#### Fragmento citado:
Cuando Juan Pablo II señala en su última encíclica que es peligrosa «la alianza entre democracia y relativismo ético», e insiste en que la libertad está vinculada a la verdad, algunos ven ahí una postura intolerante. Éstos piensan que todo el que dice tener una verdad, moral o religiosa, es un fanático, al menos en potencia. Pero hay que preguntarse si este relativismo no debilita precisamente la defensa de la libertad y la tolerancia.

Tras la II Guerra Mundial, a la vista de los horrores del totalitarismo, algunas corrientes de pensamiento han mantenido que la mejor manera de evitar tales locuras es declarar que carece de sentido afirmar una verdad objetiva, no provisional. Así, quedaría sin fundamento cualquier intento de imponerla por la fuerza. Por eso, entre otras cosas, hoy tantas veces se defiende la tolerancia y la libertad con el relativismo, y la convicción de estar en la verdad cae bajo sospecha (1).

#### Datos extraídos de una colección:
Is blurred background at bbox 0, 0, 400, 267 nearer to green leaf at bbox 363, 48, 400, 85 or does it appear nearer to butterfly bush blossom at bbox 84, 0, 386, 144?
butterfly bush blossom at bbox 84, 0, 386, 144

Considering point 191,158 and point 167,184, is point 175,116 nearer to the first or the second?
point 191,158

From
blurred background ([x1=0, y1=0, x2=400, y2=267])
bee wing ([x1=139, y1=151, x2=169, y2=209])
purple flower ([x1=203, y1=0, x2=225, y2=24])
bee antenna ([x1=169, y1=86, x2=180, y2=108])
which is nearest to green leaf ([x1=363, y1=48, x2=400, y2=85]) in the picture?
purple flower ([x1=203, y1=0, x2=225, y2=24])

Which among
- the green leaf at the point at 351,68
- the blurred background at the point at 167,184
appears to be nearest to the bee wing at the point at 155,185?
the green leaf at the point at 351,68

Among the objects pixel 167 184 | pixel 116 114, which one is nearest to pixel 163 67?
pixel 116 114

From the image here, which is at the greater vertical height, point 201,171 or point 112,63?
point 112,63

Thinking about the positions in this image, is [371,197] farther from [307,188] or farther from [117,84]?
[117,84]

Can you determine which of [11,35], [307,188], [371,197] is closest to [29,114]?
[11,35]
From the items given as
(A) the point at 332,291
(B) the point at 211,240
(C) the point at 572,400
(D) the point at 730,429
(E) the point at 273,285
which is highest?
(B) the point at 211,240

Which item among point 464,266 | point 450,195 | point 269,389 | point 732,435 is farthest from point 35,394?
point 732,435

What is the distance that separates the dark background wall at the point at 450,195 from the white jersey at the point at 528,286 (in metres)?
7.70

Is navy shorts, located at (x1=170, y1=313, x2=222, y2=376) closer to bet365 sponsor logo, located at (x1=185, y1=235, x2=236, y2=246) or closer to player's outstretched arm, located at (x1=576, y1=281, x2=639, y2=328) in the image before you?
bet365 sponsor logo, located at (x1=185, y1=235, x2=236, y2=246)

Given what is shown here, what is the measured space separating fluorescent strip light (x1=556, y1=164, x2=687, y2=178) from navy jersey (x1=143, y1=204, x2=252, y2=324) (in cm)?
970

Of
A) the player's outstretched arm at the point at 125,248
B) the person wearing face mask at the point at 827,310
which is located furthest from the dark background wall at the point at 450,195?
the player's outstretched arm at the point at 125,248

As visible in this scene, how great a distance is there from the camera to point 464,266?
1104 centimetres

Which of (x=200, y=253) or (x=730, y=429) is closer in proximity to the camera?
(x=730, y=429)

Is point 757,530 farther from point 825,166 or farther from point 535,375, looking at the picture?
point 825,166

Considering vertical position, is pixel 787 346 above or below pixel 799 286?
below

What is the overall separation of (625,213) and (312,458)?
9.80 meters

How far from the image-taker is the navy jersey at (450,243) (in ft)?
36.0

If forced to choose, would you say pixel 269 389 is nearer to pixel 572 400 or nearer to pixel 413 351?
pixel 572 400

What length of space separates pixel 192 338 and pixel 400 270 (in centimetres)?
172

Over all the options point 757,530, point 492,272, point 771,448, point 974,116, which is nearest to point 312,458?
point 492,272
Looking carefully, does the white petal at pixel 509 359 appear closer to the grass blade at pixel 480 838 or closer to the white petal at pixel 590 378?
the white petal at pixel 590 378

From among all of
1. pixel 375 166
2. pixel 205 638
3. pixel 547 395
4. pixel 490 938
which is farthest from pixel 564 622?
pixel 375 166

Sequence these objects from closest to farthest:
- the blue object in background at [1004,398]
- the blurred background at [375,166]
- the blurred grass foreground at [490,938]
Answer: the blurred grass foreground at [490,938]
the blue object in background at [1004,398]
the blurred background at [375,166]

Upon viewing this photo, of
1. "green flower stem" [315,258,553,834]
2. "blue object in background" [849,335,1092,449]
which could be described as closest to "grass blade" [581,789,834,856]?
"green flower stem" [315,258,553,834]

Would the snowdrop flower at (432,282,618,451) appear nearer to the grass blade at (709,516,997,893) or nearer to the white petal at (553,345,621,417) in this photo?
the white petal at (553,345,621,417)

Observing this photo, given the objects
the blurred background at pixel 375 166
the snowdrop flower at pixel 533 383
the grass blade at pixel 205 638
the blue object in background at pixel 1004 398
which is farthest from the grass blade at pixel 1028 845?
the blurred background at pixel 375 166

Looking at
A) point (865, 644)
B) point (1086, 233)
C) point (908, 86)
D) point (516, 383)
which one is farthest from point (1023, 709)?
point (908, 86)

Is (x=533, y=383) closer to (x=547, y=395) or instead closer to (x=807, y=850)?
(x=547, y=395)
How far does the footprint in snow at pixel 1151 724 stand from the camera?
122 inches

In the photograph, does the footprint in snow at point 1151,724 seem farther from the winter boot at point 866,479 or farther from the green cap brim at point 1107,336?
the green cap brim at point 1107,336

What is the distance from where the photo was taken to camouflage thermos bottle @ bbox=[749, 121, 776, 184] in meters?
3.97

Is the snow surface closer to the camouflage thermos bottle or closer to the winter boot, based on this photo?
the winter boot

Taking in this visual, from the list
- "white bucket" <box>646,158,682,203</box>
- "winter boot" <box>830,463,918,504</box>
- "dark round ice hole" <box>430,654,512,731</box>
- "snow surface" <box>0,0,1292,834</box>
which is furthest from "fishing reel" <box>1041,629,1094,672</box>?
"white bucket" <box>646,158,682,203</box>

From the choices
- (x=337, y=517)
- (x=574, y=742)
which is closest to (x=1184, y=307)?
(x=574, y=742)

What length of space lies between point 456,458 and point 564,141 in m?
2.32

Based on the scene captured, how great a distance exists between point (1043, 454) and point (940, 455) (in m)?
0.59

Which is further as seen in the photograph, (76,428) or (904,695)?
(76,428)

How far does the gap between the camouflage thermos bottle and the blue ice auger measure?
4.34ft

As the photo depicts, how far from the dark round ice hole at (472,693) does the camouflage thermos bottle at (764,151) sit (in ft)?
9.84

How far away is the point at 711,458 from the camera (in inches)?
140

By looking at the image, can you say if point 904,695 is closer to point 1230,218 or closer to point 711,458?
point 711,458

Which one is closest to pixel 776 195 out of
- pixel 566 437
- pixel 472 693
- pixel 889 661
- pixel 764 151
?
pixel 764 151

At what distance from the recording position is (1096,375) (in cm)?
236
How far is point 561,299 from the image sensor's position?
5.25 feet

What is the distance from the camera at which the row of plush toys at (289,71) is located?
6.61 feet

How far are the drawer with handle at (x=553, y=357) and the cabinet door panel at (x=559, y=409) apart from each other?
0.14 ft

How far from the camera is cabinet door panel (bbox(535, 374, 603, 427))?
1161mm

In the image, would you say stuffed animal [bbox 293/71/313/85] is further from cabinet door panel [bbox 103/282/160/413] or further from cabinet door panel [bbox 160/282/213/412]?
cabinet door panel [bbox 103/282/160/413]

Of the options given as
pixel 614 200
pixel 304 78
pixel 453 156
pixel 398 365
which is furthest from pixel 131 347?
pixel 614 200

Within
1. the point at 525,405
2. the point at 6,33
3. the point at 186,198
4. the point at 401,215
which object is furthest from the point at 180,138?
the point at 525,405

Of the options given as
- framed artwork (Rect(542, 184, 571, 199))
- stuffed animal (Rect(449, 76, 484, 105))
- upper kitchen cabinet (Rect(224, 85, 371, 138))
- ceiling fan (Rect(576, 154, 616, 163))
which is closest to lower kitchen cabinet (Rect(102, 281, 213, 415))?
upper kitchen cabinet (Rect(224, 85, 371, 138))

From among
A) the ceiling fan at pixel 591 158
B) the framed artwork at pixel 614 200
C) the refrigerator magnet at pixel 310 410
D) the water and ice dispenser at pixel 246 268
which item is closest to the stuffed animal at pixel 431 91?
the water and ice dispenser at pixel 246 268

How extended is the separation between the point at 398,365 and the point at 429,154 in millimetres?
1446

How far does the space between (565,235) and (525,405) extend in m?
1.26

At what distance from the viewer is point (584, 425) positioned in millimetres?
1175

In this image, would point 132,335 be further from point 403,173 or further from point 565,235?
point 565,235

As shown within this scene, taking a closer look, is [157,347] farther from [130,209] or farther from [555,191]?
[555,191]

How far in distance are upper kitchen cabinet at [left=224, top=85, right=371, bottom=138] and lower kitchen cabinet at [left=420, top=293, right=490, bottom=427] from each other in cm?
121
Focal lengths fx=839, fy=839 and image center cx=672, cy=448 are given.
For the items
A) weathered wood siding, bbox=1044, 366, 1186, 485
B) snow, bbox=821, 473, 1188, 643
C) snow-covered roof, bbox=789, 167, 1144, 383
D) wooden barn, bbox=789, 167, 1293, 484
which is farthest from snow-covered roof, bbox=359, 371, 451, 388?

#### Instrucciones:
1/ Según el texto sobre el relativismo, ¿qué alianza califica de peligrosa Juan Pablo II en su última encíclica?
2/ Prosigue el texto sobre el relativismo desde el punto en que termina.

#### Respuestas del ejercicio:
1/ La alianza entre democracia y relativismo ético.

2/
Este relativismo no es, en rigor, una doctrina, ya que no es posible ser relativista hasta las últimas consecuencias (Ortega decía que el relativismo es una teoría suicida: cuando se aplica a sí misma, se mata). No se es relativista con respecto a la ciencia experimental y a la técnica, ni en relación con ciertas normas imprescindibles de justicia y civilidad (sobre el robo no hay discusión). Con una incongruencia en la que no todos reparan, el relativismo se restringe a la ética, donde no se reconoce verdad ni mentira, sólo feelings. De ahí el nuevo imperativo categórico de no imponer la propia moral al prójimo.

Permitido prohibir

El resultado visible de esta mezcla es el permisivismo, que más o menos se sostiene, en la práctica, mientras no se le pidan muchas razones. Los problemas llegan cuando hay que poner límites, porque no se puede permitir todo. Recientemente, en Alemania se han prohibido actos públicos de grupos neonazis, lo que supone limitar el derecho de manifestación. En Francia, donde sin duda hay libertad de expresión, este año el gobierno ha clausurado dos periódicos de musulmanes ligados al FIS argelino, por su «tono violentamente anti-occidental y anti-francés», según la explicación oficial.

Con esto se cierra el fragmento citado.